[BEGIN Excerpt]

United States Senate:
The recent tightening of the credit markets has raised concerns about
the ability of small businesses to obtain credit and has increased
attention on alternative sources of credit for this segment of the
economy. The Small Business Administration (SBA) was created in 1953 to
assist and protect the interests of small businesses, in part by
addressing constraints in the supply of credit for these firms. The
7(a) program, named after the section of the Small Business Act that
authorized it, is SBA's largest business loan program.[Footnote 1] The
program is intended to serve creditworthy small business borrowers who
cannot obtain credit through a conventional lender at reasonable terms
and do not have the personal resources to provide financing themselves.
[Footnote 2] In fiscal year 2008, SBA guaranteed over 69,000 loans
valued at about $13 billion.[Footnote 3] The loan guarantee covers part
of a lender's losses in the event of a default, reducing the risk of
lending to small businesses that would otherwise not qualify for a
conventional loan. To streamline the lending process, SBA works with
lenders that have "delegated authority"--that is, the ability to make
credit determinations without prior review by SBA. According to SBA,
the majority of loans that it guarantees each year are made by lenders
with delegated authority.
Because the 7(a) program is intended to serve borrowers who cannot
obtain conventional credit at reasonable terms, lenders making 7(a)
loans must ensure that borrowers meet the "credit elsewhere"
requirement. This requirement stipulates that to receive 7(a) loans,
borrowers must not be able to obtain financing under reasonable terms
and conditions from conventional lenders.[Footnote 4] In addition,
because 7(a) borrowers must not have the personal resources to cover
the needed funding, lenders also must apply a "personal resources" test
to confirm that the desired funds are not available from any principal
of the business. Lenders may reject a small business's application for
a conventional loan for a variety of reasons. For example, a business
may need a loan with longer maturity than the lender's policy permits
or an amount that exceeds the lender's legal lending limit or policy
limit for a single customer. Lenders also may require more collateral
than a small business can offer or may not lend to start-ups or firms
in certain industries.

[END Excerpt]
[BEGIN Data supplied]

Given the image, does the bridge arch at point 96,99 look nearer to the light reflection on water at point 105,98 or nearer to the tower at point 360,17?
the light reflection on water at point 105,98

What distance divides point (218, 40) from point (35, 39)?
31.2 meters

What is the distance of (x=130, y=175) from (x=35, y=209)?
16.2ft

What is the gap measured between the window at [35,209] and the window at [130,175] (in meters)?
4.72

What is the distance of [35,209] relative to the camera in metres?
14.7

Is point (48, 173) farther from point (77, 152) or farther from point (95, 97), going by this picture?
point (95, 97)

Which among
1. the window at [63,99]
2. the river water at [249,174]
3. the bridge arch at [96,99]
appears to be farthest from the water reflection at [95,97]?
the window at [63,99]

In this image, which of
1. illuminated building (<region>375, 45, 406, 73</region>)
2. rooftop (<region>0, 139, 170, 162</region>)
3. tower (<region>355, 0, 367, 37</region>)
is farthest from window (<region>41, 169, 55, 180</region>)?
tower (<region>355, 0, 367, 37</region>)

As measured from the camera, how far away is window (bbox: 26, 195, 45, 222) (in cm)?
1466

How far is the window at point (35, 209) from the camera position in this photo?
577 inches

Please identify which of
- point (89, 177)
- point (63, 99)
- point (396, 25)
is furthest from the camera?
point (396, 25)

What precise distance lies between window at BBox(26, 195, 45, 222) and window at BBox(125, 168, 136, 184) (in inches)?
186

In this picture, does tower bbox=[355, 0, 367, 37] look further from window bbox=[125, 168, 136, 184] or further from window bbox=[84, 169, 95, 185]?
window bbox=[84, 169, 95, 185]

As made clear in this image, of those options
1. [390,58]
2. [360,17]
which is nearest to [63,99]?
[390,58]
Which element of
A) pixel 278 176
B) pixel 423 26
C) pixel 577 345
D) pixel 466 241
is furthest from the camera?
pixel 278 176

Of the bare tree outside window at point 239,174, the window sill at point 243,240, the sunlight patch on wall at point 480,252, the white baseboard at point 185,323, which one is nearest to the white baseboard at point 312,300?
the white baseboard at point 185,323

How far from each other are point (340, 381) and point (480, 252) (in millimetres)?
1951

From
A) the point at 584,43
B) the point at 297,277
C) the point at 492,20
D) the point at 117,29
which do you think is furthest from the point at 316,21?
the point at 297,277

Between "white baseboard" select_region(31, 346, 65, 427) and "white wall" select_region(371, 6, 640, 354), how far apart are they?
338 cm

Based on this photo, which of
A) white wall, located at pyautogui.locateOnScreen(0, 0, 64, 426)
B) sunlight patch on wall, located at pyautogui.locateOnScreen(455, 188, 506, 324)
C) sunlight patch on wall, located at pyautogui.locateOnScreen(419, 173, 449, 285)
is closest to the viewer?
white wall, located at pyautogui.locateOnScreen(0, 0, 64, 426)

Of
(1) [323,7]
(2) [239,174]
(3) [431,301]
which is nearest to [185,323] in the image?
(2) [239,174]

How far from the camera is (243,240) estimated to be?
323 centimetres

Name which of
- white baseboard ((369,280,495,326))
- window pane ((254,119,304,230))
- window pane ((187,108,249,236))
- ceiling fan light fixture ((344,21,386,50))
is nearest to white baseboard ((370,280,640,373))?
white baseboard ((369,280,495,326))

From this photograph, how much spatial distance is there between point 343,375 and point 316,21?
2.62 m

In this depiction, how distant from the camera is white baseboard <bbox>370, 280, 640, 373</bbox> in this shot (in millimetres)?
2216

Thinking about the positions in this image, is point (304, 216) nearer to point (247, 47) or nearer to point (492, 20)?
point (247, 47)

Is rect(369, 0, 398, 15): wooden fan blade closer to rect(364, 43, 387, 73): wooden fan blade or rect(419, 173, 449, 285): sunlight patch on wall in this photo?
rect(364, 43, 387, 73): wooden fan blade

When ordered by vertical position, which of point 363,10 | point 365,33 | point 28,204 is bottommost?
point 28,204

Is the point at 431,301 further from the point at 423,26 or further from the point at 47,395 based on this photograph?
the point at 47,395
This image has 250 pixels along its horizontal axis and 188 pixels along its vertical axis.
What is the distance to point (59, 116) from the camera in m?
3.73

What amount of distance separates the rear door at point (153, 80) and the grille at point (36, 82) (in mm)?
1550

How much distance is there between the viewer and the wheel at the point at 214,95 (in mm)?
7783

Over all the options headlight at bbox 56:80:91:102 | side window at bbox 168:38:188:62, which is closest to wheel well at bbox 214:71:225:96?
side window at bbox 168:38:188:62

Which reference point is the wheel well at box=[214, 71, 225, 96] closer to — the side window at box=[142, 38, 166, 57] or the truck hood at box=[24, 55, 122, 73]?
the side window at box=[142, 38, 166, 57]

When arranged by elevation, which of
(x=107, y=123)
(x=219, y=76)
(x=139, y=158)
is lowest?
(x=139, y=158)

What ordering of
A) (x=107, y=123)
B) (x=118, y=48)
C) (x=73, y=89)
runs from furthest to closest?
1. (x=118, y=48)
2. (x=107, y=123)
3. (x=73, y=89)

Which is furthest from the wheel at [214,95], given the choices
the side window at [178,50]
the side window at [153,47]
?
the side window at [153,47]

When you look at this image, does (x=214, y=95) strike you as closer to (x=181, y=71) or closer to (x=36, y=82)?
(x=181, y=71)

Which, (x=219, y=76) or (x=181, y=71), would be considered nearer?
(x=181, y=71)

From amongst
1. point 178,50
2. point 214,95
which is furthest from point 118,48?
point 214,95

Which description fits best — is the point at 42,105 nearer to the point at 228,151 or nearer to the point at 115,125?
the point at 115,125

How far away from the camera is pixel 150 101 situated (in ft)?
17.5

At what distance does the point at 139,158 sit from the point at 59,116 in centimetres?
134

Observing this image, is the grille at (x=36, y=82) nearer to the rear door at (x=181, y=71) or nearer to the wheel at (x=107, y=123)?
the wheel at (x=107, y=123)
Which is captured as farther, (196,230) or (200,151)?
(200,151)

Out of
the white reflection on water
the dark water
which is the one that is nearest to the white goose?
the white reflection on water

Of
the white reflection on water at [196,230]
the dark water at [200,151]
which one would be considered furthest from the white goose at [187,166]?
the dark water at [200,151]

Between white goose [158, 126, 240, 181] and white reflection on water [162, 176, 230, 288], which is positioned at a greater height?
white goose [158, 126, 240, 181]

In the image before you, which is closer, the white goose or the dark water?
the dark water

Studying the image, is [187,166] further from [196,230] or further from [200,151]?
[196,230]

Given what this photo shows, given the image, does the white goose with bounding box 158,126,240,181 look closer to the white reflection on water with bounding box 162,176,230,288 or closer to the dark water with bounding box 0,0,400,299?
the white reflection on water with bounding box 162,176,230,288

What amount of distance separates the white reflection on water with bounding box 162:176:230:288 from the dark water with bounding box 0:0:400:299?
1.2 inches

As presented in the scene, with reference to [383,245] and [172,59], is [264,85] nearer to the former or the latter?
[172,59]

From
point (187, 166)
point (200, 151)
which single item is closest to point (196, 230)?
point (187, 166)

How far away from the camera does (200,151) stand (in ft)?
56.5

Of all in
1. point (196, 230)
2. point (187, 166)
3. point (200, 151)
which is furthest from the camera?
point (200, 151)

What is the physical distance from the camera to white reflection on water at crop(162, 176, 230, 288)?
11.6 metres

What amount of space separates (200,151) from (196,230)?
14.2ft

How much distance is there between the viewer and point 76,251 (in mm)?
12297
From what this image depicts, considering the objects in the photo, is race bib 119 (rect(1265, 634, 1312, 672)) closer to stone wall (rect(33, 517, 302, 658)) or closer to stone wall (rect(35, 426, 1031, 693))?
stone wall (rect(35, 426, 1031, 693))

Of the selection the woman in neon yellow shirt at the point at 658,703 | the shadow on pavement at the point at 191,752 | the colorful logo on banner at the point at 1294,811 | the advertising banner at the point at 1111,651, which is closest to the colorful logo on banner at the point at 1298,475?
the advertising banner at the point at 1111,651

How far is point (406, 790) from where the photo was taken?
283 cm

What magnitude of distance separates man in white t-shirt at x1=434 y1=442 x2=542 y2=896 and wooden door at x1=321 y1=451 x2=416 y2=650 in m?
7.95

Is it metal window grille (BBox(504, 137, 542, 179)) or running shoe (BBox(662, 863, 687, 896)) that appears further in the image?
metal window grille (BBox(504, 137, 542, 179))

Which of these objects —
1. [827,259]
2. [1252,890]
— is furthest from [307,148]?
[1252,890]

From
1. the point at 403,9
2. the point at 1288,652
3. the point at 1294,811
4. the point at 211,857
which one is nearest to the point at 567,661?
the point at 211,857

[END Data supplied]

Set of tasks –
- a) Reproduce the part of the 7(a) loan excerpt starting at "[Footnote 2] In" and ending at "lenders making 7(a)".
- b) According to the 7(a) loan excerpt, in what year was the Small Business Administration created?

Outputs in order –
- a)
[Footnote 2] In fiscal year 2008, SBA guaranteed over 69,000 loans
valued at about $13 billion.[Footnote 3] The loan guarantee covers part
of a lender's losses in the event of a default, reducing the risk of
lending to small businesses that would otherwise not qualify for a
conventional loan. To streamline the lending process, SBA works with
lenders that have "delegated authority"--that is, the ability to make
credit determinations without prior review by SBA. According to SBA,
the majority of loans that it guarantees each year are made by lenders
with delegated authority.
Because the 7(a) program is intended to serve borrowers who cannot
obtain conventional credit at reasonable terms, lenders making 7(a)

- b) 1953